Show every line of the material below that contains the string "strap", matching case exactly.

Input for this task:
"""

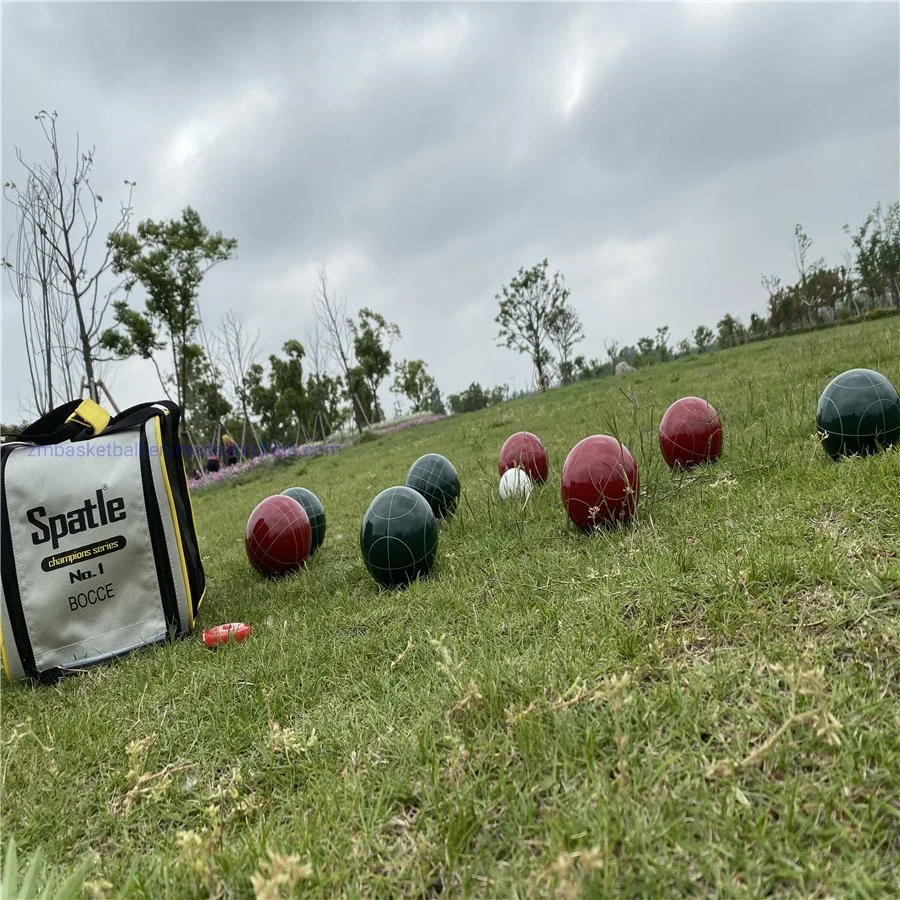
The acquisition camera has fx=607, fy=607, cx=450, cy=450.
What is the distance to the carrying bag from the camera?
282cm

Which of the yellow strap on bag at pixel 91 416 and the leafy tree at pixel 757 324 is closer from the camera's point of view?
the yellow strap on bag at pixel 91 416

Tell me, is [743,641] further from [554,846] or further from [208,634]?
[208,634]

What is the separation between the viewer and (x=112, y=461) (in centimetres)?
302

"""
"""

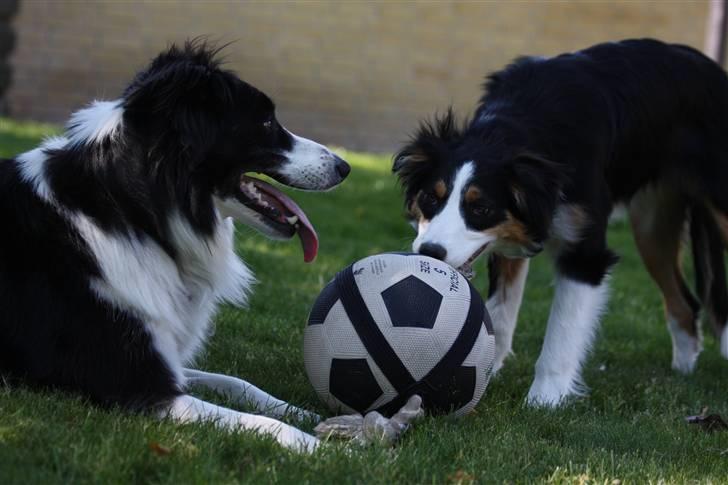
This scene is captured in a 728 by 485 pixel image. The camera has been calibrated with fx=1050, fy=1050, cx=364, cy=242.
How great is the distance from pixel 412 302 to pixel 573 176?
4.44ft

"""

Written reply:
Which of the yellow strap on bag at pixel 91 416 and the leafy tree at pixel 757 324 is closer from the camera's point of view?
the yellow strap on bag at pixel 91 416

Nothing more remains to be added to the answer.